## Questions about scene geometry:
------------------------------
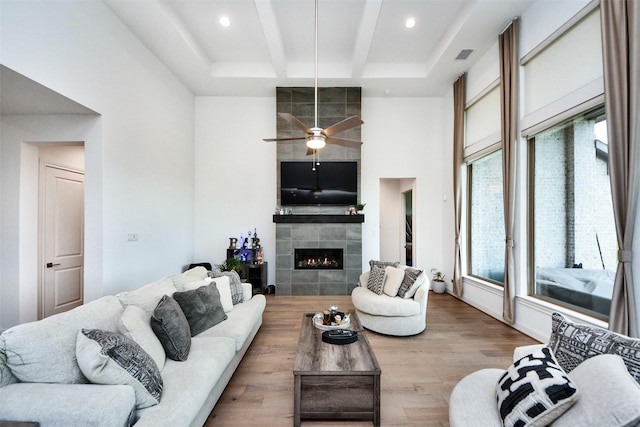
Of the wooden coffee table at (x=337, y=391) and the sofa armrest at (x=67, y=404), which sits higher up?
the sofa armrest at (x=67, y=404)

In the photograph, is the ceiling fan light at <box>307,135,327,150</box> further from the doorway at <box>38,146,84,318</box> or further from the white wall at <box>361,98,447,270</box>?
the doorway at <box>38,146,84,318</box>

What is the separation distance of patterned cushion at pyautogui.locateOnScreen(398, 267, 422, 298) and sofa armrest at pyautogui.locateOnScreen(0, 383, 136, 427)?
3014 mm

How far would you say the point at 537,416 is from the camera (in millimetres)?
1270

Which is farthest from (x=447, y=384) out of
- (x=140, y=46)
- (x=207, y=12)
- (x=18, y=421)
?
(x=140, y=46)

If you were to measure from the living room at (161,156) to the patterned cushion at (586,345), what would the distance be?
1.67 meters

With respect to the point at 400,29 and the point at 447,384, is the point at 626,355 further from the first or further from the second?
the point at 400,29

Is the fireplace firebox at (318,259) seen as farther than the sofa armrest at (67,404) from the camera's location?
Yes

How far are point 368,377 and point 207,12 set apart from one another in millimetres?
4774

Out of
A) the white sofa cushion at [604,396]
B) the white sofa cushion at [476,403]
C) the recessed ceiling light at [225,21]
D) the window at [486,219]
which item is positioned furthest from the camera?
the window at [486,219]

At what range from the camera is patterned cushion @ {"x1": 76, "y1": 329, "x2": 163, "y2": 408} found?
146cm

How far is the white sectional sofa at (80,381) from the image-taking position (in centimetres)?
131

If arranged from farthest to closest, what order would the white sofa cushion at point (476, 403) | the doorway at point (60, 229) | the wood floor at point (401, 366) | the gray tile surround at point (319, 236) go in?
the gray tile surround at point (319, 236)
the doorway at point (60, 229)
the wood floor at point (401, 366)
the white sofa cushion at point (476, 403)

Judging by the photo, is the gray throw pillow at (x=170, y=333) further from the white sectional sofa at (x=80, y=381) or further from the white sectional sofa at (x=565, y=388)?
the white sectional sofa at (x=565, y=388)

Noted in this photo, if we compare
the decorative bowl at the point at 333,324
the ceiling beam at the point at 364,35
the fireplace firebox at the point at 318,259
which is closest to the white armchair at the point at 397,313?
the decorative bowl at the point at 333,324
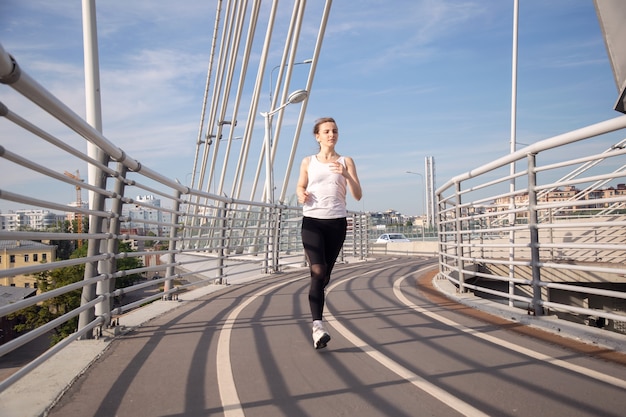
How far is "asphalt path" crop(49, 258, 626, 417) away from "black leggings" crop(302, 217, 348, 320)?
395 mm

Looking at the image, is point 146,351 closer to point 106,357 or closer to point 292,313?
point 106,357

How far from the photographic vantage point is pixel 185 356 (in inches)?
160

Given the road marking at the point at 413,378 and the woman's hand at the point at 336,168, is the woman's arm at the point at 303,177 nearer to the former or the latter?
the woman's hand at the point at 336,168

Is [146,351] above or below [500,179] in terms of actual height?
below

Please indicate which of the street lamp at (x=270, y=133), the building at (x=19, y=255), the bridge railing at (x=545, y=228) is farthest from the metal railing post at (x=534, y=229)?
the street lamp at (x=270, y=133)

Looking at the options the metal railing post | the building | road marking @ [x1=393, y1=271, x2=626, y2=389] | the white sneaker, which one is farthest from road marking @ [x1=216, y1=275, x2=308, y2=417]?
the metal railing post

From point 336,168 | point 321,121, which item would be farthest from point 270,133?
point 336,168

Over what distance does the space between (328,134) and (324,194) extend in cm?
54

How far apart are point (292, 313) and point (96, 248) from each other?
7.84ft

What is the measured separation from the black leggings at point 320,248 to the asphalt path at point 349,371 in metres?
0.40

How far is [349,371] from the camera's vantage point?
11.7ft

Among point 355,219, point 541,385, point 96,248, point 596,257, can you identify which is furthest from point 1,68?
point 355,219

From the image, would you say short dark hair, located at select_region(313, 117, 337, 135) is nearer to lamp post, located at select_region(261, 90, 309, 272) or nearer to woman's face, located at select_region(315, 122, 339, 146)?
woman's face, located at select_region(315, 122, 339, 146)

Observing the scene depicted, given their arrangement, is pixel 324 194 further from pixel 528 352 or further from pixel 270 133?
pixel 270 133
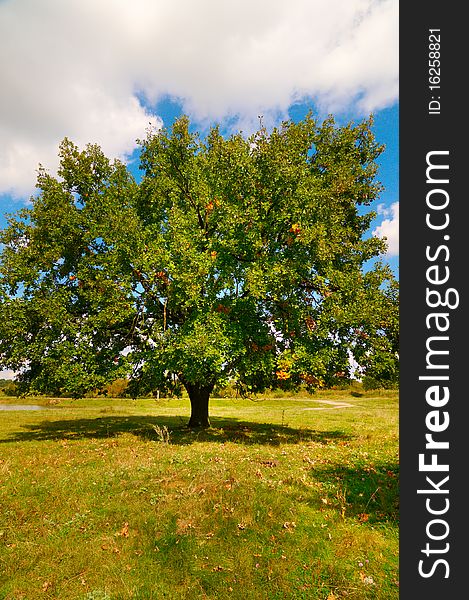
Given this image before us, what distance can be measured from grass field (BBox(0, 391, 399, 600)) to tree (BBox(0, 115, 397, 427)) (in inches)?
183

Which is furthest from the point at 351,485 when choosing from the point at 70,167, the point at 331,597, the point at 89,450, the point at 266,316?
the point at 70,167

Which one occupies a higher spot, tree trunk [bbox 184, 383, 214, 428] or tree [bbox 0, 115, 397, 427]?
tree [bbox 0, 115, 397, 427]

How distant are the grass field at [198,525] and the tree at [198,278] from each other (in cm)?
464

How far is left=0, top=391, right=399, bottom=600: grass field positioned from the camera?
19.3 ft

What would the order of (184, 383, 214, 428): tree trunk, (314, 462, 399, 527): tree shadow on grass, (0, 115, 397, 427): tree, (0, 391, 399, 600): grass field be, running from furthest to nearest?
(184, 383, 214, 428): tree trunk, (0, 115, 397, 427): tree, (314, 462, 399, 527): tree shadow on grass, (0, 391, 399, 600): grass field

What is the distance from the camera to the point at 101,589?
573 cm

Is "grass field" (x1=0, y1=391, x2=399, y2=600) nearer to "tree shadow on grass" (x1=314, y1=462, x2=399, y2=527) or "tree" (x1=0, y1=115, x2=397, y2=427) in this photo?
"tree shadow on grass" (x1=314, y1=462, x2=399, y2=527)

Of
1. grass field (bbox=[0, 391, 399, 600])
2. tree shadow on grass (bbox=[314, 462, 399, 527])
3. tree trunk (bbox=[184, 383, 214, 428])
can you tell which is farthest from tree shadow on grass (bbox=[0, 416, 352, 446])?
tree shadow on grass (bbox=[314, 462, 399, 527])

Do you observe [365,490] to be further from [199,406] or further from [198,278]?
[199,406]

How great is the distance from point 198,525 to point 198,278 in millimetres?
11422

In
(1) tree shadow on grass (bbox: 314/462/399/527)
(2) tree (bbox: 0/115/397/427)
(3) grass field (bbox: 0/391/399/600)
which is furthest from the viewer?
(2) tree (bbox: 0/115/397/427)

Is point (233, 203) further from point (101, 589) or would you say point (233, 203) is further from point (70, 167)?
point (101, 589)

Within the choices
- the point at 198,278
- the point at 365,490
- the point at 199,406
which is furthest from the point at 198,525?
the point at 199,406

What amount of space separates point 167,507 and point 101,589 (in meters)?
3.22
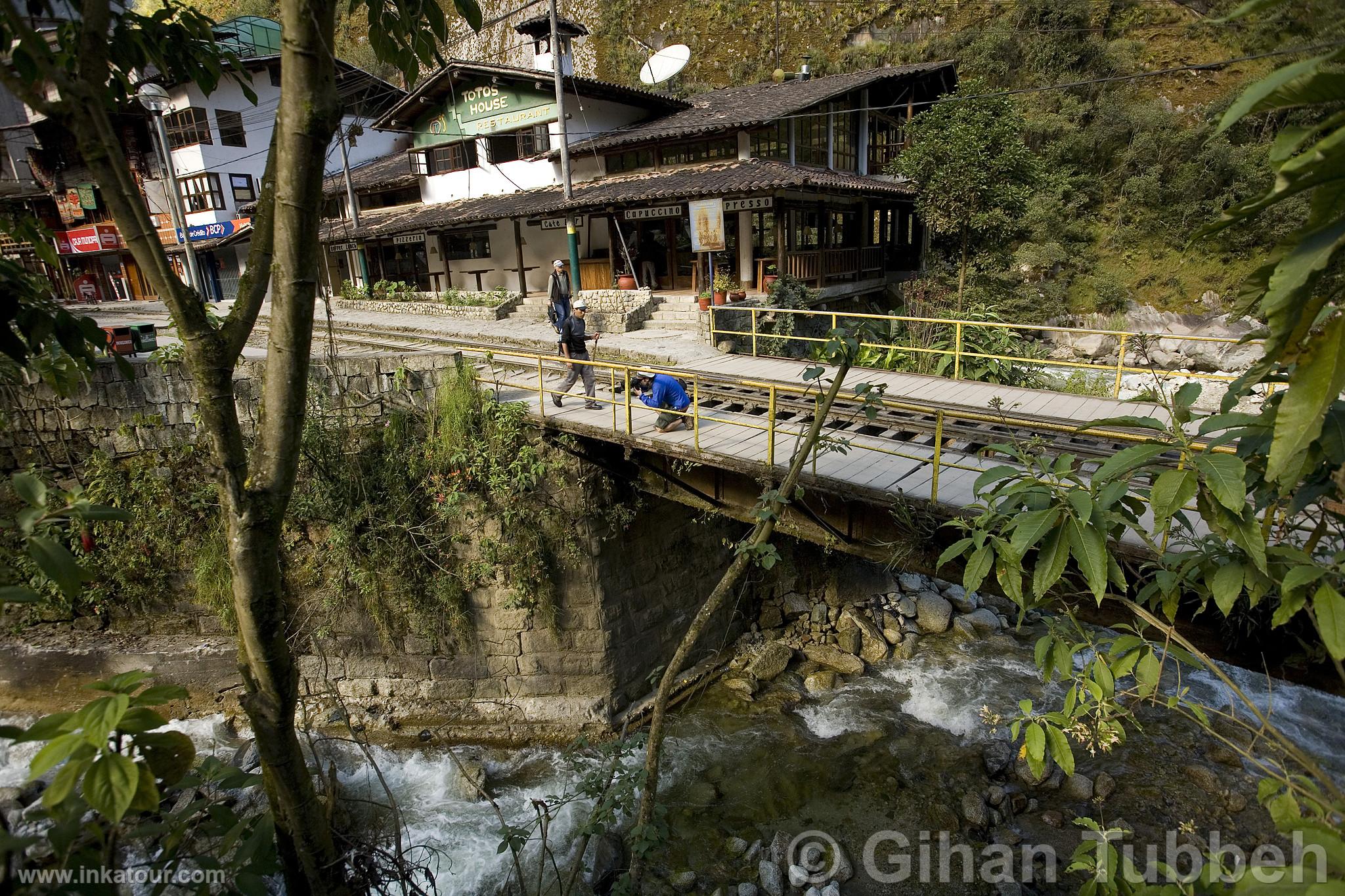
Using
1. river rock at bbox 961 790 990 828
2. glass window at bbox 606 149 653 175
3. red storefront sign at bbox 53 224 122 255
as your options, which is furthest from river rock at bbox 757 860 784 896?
------------------------------
Omit the pictures and output all of the other material exactly.

## Written solution:
Of the wooden coffee table at (x=337, y=391) and the sofa armrest at (x=67, y=404), which sits higher up?
the sofa armrest at (x=67, y=404)

In the photograph, is the ceiling fan light at <box>307,135,327,150</box> further from the doorway at <box>38,146,84,318</box> or further from the white wall at <box>361,98,447,270</box>?
the doorway at <box>38,146,84,318</box>

What is the separation distance of patterned cushion at pyautogui.locateOnScreen(398, 267, 422, 298) and sofa armrest at pyautogui.locateOnScreen(0, 383, 136, 427)?
3014 mm

How far would you say the point at 537,416 is from the camera (in millimetres)?
1270

Which is farthest from (x=447, y=384) out of
- (x=140, y=46)
- (x=207, y=12)
- (x=18, y=421)
?
(x=140, y=46)

If you were to measure from the living room at (161,156) to the patterned cushion at (586,345), what would the distance be?
1.67 meters

With respect to the point at 400,29 and the point at 447,384, is the point at 626,355 further from the first or further from the second?
the point at 400,29

Is the fireplace firebox at (318,259) seen as farther than the sofa armrest at (67,404) from the camera's location?
Yes

How far are point 368,377 and point 207,12 set apart from one another in millimetres?
4774

Out of
A) the white sofa cushion at [604,396]
B) the white sofa cushion at [476,403]
C) the recessed ceiling light at [225,21]
D) the window at [486,219]
which item is positioned furthest from the camera?
the window at [486,219]

At what range from the camera is patterned cushion @ {"x1": 76, "y1": 329, "x2": 163, "y2": 408} found?
146cm

How far is the white sectional sofa at (80,381) from the image-taking position (in centimetres)?
131

If arranged from farthest to closest, what order would the white sofa cushion at point (476, 403) | the doorway at point (60, 229) | the wood floor at point (401, 366) | the gray tile surround at point (319, 236) go in?
the gray tile surround at point (319, 236)
the doorway at point (60, 229)
the wood floor at point (401, 366)
the white sofa cushion at point (476, 403)

Judging by the photo, is the gray throw pillow at (x=170, y=333) further from the white sectional sofa at (x=80, y=381) or further from the white sectional sofa at (x=565, y=388)?
the white sectional sofa at (x=565, y=388)

Noted in this photo, if we compare
the decorative bowl at the point at 333,324
the ceiling beam at the point at 364,35
the fireplace firebox at the point at 318,259
which is closest to the white armchair at the point at 397,313?
the decorative bowl at the point at 333,324
How far is "asphalt path" crop(49, 258, 626, 417) away from "black leggings" crop(302, 217, 348, 320)?
395 mm

Looking at the image, is point 146,351 closer to point 106,357 or closer to point 292,313?
point 106,357

How far from the photographic vantage point is pixel 185 356 (in inches)?
160

Given the road marking at the point at 413,378 and the woman's hand at the point at 336,168, is the woman's arm at the point at 303,177 nearer to the former or the latter?
the woman's hand at the point at 336,168

Is [146,351] above or below [500,179] in terms of actual height?
below

Please indicate which of the street lamp at (x=270, y=133), the building at (x=19, y=255), the bridge railing at (x=545, y=228) is farthest from the metal railing post at (x=534, y=229)?
the street lamp at (x=270, y=133)

Looking at the options the metal railing post | the building | road marking @ [x1=393, y1=271, x2=626, y2=389] | the white sneaker, which one is farthest from road marking @ [x1=216, y1=275, x2=308, y2=417]?
the metal railing post

From point 336,168 | point 321,121, which item would be farthest from point 270,133?
point 336,168

Over what distance does the space between (328,134) and (324,194) extend in cm?
54

How far apart are point (292, 313) and point (96, 248) from each other?
7.84ft

What is the measured separation from the black leggings at point 320,248 to the asphalt path at point 349,371 in metres?
0.40

How far is [349,371] from the camera's vantage point?
11.7ft

Among point 355,219, point 541,385, point 96,248, point 596,257, can you identify which is furthest from point 1,68?
point 355,219

From the image, would you say short dark hair, located at select_region(313, 117, 337, 135) is nearer to lamp post, located at select_region(261, 90, 309, 272) or nearer to woman's face, located at select_region(315, 122, 339, 146)?
woman's face, located at select_region(315, 122, 339, 146)

Observing the scene depicted, given their arrangement, is pixel 324 194 further from pixel 528 352 or further from pixel 270 133?
pixel 270 133
Given this image before us, what distance can be measured from grass field (BBox(0, 391, 399, 600)) to tree (BBox(0, 115, 397, 427)) (in inches)?
183

Which is furthest from the point at 351,485 when choosing from the point at 70,167, the point at 331,597, the point at 89,450, the point at 266,316?
the point at 70,167

Which one occupies a higher spot, tree trunk [bbox 184, 383, 214, 428] or tree [bbox 0, 115, 397, 427]?
tree [bbox 0, 115, 397, 427]

How distant are the grass field at [198,525] and the tree at [198,278] from each other (in cm)?
464

How far is left=0, top=391, right=399, bottom=600: grass field positioned from the camera?
19.3 ft

What would the order of (184, 383, 214, 428): tree trunk, (314, 462, 399, 527): tree shadow on grass, (0, 115, 397, 427): tree, (0, 391, 399, 600): grass field be, running from furthest to nearest?
(184, 383, 214, 428): tree trunk, (0, 115, 397, 427): tree, (314, 462, 399, 527): tree shadow on grass, (0, 391, 399, 600): grass field

What is the distance from the camera to the point at 101,589?
573 cm

Is "grass field" (x1=0, y1=391, x2=399, y2=600) nearer to "tree shadow on grass" (x1=314, y1=462, x2=399, y2=527) or "tree" (x1=0, y1=115, x2=397, y2=427) in this photo?
"tree shadow on grass" (x1=314, y1=462, x2=399, y2=527)

Of
1. grass field (bbox=[0, 391, 399, 600])
2. tree shadow on grass (bbox=[314, 462, 399, 527])
3. tree trunk (bbox=[184, 383, 214, 428])
can you tell which is farthest from tree shadow on grass (bbox=[0, 416, 352, 446])?
tree shadow on grass (bbox=[314, 462, 399, 527])

Do you observe [365,490] to be further from [199,406] or further from [198,278]?
[199,406]

How great is the distance from point 198,525 to point 198,278 in millimetres?
11422

In
(1) tree shadow on grass (bbox: 314/462/399/527)
(2) tree (bbox: 0/115/397/427)
(3) grass field (bbox: 0/391/399/600)
which is furthest from the viewer?
(2) tree (bbox: 0/115/397/427)

Is point (233, 203) further from point (101, 589) or would you say point (233, 203) is further from point (70, 167)?
point (101, 589)

Within the choices
- the point at 198,278
- the point at 365,490
- the point at 199,406
which is furthest from the point at 198,525?
the point at 199,406

What amount of space separates point 167,507 and point 101,589 (in meters)?
3.22
Using
1. river rock at bbox 961 790 990 828
2. glass window at bbox 606 149 653 175
3. red storefront sign at bbox 53 224 122 255
as your options, which is furthest from river rock at bbox 757 860 784 896?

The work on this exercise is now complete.